Northern Ireland

Clearing could be 'busiest' yet as students' gap year plans are disrupted - Ucas

Clearing could be 'busiest' yet as students' gap year plans are disrupted
Clearing could be 'busiest' yet as students' gap year plans are disrupted Clearing could be 'busiest' yet as students' gap year plans are disrupted

UNIVERSITIES face their "busiest" ever period of clearing as a record number of students are due to take up degree places this year through the system, the head of the admissions service has predicted.

School leavers who have had their gap year plans disrupted by Covid-19 will be among those who choose to bypass the main application scheme in favour of searching for a course through clearing, Ucas said.
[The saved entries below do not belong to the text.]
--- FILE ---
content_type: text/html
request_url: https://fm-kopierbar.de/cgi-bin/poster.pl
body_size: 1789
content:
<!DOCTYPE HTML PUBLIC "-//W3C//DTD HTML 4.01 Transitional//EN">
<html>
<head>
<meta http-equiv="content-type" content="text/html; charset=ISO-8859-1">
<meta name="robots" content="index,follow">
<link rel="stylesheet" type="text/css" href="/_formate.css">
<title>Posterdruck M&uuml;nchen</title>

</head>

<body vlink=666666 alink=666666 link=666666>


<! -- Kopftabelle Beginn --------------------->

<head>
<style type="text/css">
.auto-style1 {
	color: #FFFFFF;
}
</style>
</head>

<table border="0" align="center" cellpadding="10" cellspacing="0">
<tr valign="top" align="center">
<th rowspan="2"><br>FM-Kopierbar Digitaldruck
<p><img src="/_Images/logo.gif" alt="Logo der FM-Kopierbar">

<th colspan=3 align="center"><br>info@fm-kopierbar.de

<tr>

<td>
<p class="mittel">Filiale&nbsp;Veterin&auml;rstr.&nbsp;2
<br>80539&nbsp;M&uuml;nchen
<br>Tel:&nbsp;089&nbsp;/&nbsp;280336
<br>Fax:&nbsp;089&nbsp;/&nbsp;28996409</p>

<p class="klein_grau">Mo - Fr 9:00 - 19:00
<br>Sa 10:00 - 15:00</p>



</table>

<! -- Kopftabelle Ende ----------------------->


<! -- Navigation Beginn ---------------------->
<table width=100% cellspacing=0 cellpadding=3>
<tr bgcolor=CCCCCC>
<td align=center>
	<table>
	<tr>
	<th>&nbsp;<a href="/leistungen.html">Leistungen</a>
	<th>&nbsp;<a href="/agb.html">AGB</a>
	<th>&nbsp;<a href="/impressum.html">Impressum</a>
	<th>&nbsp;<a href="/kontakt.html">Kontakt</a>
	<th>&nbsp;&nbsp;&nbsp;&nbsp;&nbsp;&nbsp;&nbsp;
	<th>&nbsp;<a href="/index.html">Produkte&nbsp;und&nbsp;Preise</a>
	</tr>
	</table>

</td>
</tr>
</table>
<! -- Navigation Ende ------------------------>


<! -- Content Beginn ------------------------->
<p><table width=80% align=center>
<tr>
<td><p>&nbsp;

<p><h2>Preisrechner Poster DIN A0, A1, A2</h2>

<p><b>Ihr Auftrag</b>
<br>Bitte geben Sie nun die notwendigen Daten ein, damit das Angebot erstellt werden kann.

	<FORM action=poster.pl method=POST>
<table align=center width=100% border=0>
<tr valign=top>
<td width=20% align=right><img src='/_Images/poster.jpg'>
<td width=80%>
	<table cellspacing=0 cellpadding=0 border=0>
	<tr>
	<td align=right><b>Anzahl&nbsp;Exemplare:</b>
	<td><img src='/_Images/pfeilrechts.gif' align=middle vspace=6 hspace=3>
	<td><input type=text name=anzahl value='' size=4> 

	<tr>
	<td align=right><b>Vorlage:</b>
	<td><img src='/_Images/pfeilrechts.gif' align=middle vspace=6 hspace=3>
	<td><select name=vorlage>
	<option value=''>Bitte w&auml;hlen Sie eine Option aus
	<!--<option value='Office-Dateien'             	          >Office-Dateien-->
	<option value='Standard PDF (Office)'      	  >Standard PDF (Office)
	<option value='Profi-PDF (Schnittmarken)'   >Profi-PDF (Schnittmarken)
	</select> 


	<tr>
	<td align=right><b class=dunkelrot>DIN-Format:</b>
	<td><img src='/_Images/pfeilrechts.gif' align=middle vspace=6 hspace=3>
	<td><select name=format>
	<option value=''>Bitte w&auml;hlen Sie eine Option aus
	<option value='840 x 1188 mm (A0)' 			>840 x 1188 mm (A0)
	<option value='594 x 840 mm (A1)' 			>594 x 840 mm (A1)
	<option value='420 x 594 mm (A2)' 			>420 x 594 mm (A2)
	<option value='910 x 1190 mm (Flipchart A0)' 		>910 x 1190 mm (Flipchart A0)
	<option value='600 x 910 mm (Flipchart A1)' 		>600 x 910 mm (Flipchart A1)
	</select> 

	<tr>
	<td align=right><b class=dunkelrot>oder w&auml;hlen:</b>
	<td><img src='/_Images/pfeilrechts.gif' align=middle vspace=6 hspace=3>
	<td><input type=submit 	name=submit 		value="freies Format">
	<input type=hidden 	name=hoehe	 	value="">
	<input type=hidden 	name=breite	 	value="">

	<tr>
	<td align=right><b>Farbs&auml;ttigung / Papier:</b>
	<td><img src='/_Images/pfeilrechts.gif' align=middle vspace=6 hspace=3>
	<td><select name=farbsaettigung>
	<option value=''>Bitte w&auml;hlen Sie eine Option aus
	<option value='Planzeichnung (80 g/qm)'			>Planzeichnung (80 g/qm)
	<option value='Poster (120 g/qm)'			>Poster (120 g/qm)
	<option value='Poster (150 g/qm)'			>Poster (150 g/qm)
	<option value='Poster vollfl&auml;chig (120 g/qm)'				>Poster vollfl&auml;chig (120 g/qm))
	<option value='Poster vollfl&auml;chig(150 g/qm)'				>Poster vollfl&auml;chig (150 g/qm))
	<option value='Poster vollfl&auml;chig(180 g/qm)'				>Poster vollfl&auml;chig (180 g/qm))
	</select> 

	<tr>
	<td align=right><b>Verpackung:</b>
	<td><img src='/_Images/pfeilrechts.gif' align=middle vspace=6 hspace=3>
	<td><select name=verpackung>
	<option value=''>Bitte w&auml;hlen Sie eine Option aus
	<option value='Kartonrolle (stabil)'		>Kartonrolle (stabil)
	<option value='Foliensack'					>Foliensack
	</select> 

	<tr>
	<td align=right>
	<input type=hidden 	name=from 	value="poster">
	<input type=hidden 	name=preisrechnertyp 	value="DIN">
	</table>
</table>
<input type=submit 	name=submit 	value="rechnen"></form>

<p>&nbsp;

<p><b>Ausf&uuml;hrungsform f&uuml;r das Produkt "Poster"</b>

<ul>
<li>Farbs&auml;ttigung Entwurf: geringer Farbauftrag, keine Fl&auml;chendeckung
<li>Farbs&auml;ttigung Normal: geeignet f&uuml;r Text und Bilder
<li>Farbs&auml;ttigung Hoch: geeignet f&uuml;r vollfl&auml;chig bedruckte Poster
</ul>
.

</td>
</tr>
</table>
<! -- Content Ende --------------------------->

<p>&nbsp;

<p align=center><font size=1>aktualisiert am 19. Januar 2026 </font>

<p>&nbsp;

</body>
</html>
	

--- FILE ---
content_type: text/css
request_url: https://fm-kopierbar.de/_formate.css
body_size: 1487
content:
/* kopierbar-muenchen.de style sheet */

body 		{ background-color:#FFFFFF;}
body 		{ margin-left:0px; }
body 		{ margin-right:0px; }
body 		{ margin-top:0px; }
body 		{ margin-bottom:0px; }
With pupils receiving their A-level results this week, nearly three in four of the UK's top institutions have vacancies on their undergraduate programmes on the clearing website.

Clare Marchant, Ucas's chief executive, believes as many as 80,000 applicants could find a place via clearing, up from 73,325 last year, despite fears about the impact of Covid-19 on the student experience.

More than 4,500 courses at the elite Russell Group universities still have spaces for students in England via the clearing process.

Ms Marchant said it was a "good year" for prospective students in Britain who wanted to attend university in the autumn as institutions will be competing to fill their courses at a time of uncertainty.

The "fragile" situation, where the number of overseas students could fall amid Covid-19, alongside the fact there are fewer 18-year-olds in the population, plays to UK "students' strengths", she said.

"I think we will end up with significant numbers through clearing," Ms Marchant said.

"I think it's going to be probably the busiest yet."

Clearing has become an increasingly popular route to securing a university place in recent years, in part due to reforms that lifted the cap on the number of students universities could recruit.

It is also used by students who may have changed their mind about their course or university and want to find somewhere new, or those who have done better than expected and want to trade places.

This summer, Ms Marchant expects to see students whose gap year plans have been affected by travel restrictions due to the pandemic - or students who had planned to do year-long internships before starting higher education - also applying directly through clearing for a university place for this autumn.

"I am expecting there to be a number of those," the Ucas boss said.

"(They're saying) 'I'm not going to defer, or I'm going to come in for the very first time'."

Several leading universities, including Warwick, Bristol and Sheffield, said they have already heard from applicants - who were due to start in 2021 after a gap year - requesting to start the course this autumn instead.

But Ms Marchant admitted that more local lockdowns in the weeks to come could "influence student choice" ahead of enrolment in the autumn, as she added the situation was "exceptionally fragile".